The importance of phytotelmata (water bodies held by terrestrial plants) has been emphasized by a number of studies (Alcala, 1962; Ferreira, Schineider, & Teixeira, 2012; Kitching, 2000; Lehtinen, 2002; Scheffers et al. 2013a, 2014; Domingos, Arantes, Cavalcanti, & Jotta, 2015). A number of Philippine frog species have been documented to utilize leaf axils of screwpines (Pandanus) as breeding sites, such as P. hazelae and P. negrosensis (Alcala, 1962) and Pleophryne brevipes (Alcala & Brown, 1982; Denzer, 1994). Scheffers et al. (2013a) described the importance of phytotelmata to act as thermal buffers during extreme climatic conditions. Frogs that are dependent on phytotelmata may be otherwise subject to desiccation, contributing to Alcala, Bucol, Diesmos, and Brown (2012) classification of these species as “highly vulnerable”. The goal of this paper was to describe the abundance and spatio-temporal distribution of P. hazelae based on a six-month survey during the rainy season (September 2016 to February 2017) in three forest zones (montane, sub-montane, and lowland).

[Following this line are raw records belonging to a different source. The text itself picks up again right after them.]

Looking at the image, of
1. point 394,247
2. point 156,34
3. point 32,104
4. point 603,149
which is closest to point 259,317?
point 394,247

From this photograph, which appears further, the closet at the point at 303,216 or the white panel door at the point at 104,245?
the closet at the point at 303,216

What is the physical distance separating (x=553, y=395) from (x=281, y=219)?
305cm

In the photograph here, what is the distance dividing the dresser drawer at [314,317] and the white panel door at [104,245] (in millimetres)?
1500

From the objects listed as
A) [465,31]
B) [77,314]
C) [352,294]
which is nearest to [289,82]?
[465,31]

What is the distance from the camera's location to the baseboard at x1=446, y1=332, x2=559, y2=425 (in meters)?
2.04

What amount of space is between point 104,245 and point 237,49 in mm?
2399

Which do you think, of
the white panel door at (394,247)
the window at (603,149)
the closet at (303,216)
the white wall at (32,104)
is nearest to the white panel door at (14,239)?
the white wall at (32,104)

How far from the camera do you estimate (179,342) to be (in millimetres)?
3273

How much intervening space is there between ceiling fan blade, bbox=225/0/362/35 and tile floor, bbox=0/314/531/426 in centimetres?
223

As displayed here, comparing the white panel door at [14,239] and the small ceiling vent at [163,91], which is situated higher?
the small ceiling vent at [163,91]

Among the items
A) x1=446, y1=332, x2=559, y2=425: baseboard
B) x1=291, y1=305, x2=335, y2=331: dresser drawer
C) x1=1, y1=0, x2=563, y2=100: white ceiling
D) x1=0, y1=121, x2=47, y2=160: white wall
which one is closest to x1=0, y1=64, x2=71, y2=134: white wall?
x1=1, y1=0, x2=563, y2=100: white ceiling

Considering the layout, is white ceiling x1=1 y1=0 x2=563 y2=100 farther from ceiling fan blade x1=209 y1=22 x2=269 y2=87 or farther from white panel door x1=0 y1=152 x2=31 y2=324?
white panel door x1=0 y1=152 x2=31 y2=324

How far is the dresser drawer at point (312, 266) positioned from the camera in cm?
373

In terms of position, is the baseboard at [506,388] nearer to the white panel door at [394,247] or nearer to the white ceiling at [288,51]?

We also described some aspects of the species’ breeding behaviour and characters of embryos and developing froglets.

Materials and methods

Study site: The forests surrounding the Twin Lakes of Balinsasayao (Fig. 1) and Danao in Negros Oriental, Philippines, form part of an extensive tropical rainforest ecosystem within the 133 000 half the geothermal reserve of the Energy Development Corporation (formerly Philippine National Oil Company, PNOC). The area has an elevation range of ~650-900 m.a.s.l. near the lakes and extends to about 1 750 m.a.s.l. at the highest peak known as “Guinsayawan” towards the Southwest. A dome-shaped peak known as “Guintabon” is adjacent to the lakes in the North. A third, much smaller water body, known as “Kabalin-an” Lake, located Northwest of Guintabon has a maximum water surface area reaching ~3.4 ha in 2014 but reduced to only ~1.3 has during low rainfall months, notably right after the El Niño phenomenon in 2010.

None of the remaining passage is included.